Dataset records
-*-*-

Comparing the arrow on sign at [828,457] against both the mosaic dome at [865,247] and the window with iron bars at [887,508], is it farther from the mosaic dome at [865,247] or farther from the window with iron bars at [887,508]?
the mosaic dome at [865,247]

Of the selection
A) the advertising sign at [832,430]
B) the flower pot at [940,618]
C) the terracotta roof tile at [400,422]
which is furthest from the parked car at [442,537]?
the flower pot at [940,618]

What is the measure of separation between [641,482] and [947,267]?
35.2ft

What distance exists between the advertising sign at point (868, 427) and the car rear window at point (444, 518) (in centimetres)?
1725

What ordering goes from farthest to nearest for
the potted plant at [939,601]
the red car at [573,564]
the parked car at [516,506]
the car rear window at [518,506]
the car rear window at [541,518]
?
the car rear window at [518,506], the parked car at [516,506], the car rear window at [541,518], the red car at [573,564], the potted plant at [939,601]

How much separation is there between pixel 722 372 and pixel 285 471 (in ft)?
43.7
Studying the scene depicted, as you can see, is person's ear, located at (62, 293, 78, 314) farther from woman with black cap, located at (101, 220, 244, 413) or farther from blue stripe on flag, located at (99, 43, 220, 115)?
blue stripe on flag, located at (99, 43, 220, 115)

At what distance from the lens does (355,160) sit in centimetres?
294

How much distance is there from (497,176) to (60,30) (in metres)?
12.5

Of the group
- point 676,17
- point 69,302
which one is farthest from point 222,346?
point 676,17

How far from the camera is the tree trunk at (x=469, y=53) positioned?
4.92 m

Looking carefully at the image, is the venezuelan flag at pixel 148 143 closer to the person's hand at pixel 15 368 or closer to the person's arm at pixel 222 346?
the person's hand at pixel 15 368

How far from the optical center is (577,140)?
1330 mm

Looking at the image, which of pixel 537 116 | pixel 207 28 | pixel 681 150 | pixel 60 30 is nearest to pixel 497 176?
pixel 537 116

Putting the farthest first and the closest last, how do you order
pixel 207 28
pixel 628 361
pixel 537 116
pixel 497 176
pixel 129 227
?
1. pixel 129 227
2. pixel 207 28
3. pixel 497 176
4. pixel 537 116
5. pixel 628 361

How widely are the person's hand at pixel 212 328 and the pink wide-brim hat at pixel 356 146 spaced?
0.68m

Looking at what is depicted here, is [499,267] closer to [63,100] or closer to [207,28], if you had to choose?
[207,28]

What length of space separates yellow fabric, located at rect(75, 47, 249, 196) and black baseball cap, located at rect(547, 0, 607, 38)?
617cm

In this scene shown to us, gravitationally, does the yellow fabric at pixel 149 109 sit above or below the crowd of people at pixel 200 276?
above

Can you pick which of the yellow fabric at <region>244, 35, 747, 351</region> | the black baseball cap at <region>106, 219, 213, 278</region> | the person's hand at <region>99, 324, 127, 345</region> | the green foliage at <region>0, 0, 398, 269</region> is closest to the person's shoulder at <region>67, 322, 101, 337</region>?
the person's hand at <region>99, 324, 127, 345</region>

-*-*-

WRITTEN PROBLEM: Please give everything from the line containing "Can you pick" down to the end of the listing, both ends included, as a JSON list of strings with one string per line and blank lines left out.

SOLUTION TO THIS TASK:
[
  "Can you pick which of the yellow fabric at <region>244, 35, 747, 351</region> | the black baseball cap at <region>106, 219, 213, 278</region> | the person's hand at <region>99, 324, 127, 345</region> | the green foliage at <region>0, 0, 398, 269</region> is closest to the person's shoulder at <region>67, 322, 101, 337</region>?",
  "the person's hand at <region>99, 324, 127, 345</region>"
]